How much information should you share with your banker?

I watched a CEO lose his credit line because he shared too little and then the banker asked for financial statements being shocked by the reduced profits and high liabilities.  And I watched another CEO lose his credit line because he shared too much of the wrong things with his banker.

Both made the same mistake: They didn’t understand what bankers actually need to know.

The first CEO hid a customer concentration problem. His largest customer—representing forty percent of revenue—was behind on payments. He thought he could fix it before the quarterly review. He couldn’t. When the banker discovered it during routine covenant checks, they pulled the line. Not because of the problem, but because of the surprise.

The second CEO called his banker every time something went sideways. A missed sales target. A key employee resignation. A product delay. His banker started viewing the company as high-risk, even though most of these issues were normal startup turbulence. The constant stream of bad news without context created panic instead of confidence.

[Email readers, continue here ] Here’s what fifty years of board work taught me about the banker relationship:

Your banker isn’t your therapist. They’re your risk partner. They need to understand your business well enough to assess whether you can pay them back. Nothing more, nothing less.

Share proactively:

– Material changes in your business model

– Large customer wins or losses (anything over 10% of revenue)

– Covenant violations or near-violations before they happen

– Major hiring or leadership changes

– Shifts in your market that affect projections

Don’t share:

– Every operational hiccup

– Internal drama that doesn’t affect the numbers

– Speculative concerns that haven’t materialized

– Competitive intelligence that’s not relevant to your loan

The test is simple: If this information would change how I assess the company’s ability to service debt, share it.

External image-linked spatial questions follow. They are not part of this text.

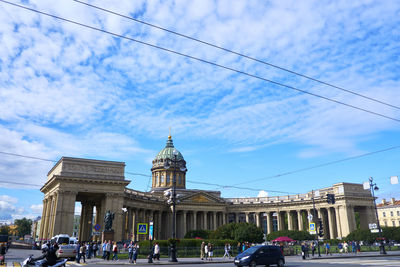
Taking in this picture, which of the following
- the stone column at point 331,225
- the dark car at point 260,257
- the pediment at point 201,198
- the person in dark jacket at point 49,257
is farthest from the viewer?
the pediment at point 201,198

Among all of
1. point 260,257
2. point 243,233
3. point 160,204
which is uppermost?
point 160,204

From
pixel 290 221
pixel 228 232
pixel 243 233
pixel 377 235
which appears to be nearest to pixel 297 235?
pixel 377 235

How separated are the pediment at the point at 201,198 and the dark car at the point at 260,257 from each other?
214 feet

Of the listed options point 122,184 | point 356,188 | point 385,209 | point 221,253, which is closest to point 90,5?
point 221,253

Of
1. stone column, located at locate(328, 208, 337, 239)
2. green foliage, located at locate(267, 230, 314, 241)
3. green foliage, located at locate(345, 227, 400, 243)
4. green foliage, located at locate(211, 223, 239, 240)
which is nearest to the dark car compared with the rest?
green foliage, located at locate(211, 223, 239, 240)

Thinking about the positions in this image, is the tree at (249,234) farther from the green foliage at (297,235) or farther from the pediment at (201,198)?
the pediment at (201,198)

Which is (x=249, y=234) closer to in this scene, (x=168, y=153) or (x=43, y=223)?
(x=43, y=223)

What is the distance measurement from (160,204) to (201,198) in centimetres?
1209

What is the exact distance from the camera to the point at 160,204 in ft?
282

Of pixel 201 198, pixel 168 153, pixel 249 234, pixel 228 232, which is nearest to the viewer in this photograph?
pixel 249 234

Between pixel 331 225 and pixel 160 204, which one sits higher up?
pixel 160 204

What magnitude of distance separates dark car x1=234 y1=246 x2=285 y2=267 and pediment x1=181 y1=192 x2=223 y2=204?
65108mm

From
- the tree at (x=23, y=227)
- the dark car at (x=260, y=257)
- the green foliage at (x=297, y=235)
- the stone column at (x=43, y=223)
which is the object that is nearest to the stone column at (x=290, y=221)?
the green foliage at (x=297, y=235)

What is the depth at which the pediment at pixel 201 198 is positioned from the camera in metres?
89.2
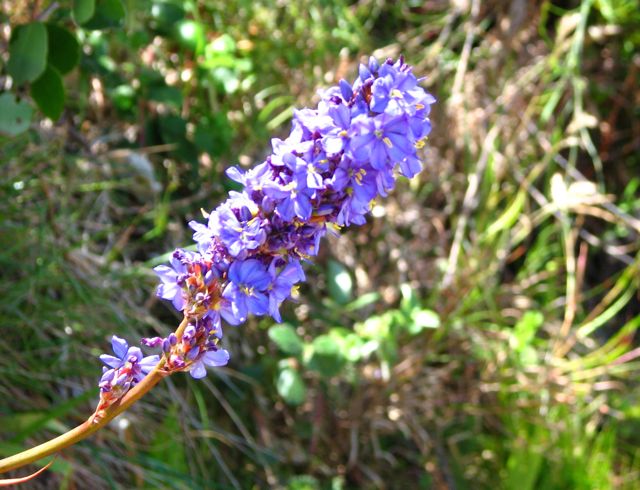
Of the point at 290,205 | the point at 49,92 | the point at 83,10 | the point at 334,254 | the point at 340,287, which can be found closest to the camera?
the point at 290,205

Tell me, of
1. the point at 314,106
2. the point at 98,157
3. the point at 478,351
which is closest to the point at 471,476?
the point at 478,351

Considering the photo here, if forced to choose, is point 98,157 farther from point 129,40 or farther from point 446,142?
point 446,142

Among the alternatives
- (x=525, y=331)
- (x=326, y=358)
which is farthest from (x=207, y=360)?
(x=525, y=331)

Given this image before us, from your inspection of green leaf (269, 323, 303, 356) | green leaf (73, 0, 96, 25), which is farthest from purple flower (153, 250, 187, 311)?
green leaf (269, 323, 303, 356)

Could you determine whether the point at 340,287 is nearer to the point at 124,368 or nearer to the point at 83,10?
the point at 83,10

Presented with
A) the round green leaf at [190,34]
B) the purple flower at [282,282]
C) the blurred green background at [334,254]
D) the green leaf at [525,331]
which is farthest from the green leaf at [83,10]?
the green leaf at [525,331]

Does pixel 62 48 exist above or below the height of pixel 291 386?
above

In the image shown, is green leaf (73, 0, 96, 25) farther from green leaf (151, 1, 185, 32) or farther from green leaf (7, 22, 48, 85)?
green leaf (151, 1, 185, 32)

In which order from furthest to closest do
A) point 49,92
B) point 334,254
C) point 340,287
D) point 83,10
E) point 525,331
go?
point 334,254 < point 525,331 < point 340,287 < point 49,92 < point 83,10
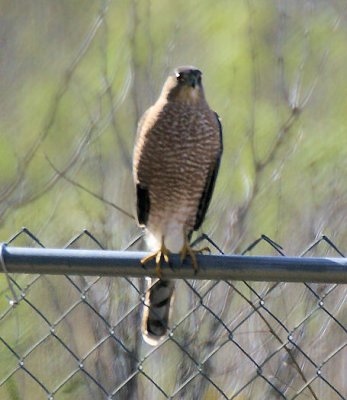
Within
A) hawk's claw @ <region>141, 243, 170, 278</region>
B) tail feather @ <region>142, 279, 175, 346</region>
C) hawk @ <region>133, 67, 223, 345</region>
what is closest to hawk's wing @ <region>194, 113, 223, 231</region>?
hawk @ <region>133, 67, 223, 345</region>

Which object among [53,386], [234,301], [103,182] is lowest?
[53,386]

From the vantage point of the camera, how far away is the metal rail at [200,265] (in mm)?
4344

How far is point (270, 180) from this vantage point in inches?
264

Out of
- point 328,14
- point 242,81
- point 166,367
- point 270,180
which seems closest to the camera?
point 166,367

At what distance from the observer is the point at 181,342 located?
600cm

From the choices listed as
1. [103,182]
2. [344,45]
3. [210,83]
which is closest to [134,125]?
[103,182]

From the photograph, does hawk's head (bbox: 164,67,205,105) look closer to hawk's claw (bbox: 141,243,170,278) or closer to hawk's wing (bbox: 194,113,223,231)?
hawk's wing (bbox: 194,113,223,231)

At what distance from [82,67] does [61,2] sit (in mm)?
789

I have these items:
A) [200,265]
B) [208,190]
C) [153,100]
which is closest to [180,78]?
[208,190]

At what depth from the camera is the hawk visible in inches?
227

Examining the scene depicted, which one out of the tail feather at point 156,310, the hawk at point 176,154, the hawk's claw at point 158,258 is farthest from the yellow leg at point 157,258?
the hawk at point 176,154

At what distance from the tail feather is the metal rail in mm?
814

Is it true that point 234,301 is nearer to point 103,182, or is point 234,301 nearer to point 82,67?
point 103,182

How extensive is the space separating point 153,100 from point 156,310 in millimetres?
1556
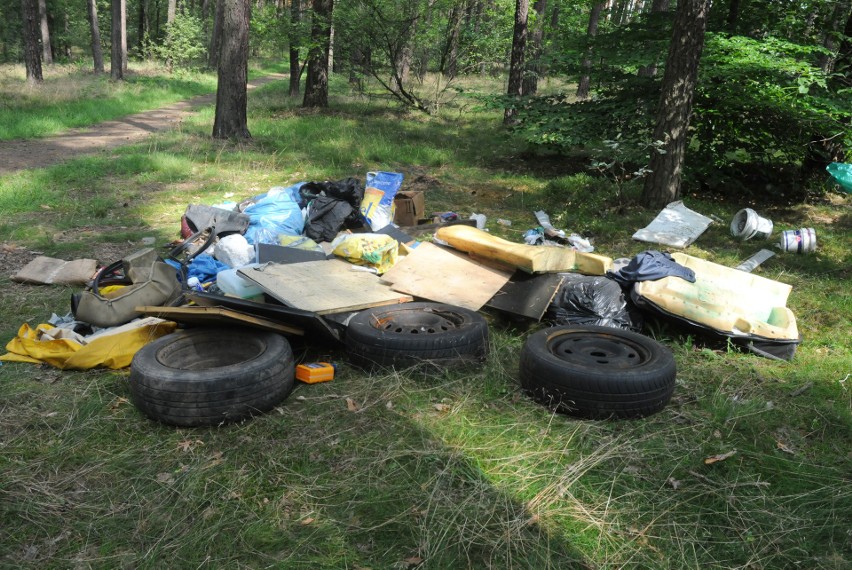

If not, don’t.

But here’s the critical part: Always deliver bad news with a plan. Don’t just say “We lost our biggest customer.” Say “We lost our biggest customer, which represents 22% of revenue. Here’s our 90-day plan to replace that revenue, and here’s how it affects our cash position and covenant compliance.”

Bankers can handle problems. What they can’t handle is uncertainty about whether you’re in control.

I’ve seen companies maintain their credit lines through difficult periods because the CEO kept the banker informed with context. And I’ve seen profitable companies lose their lines because the CEO treated the banker like a mushroom—kept in the dark.

The relationship is professional, not personal. Respect their time. Give them what they need to do their job, which is to evaluate and manage risk.

Trust isn’t built by sharing everything. It’s built by sharing what matters, when it matters, with a plan for what you’re doing about it.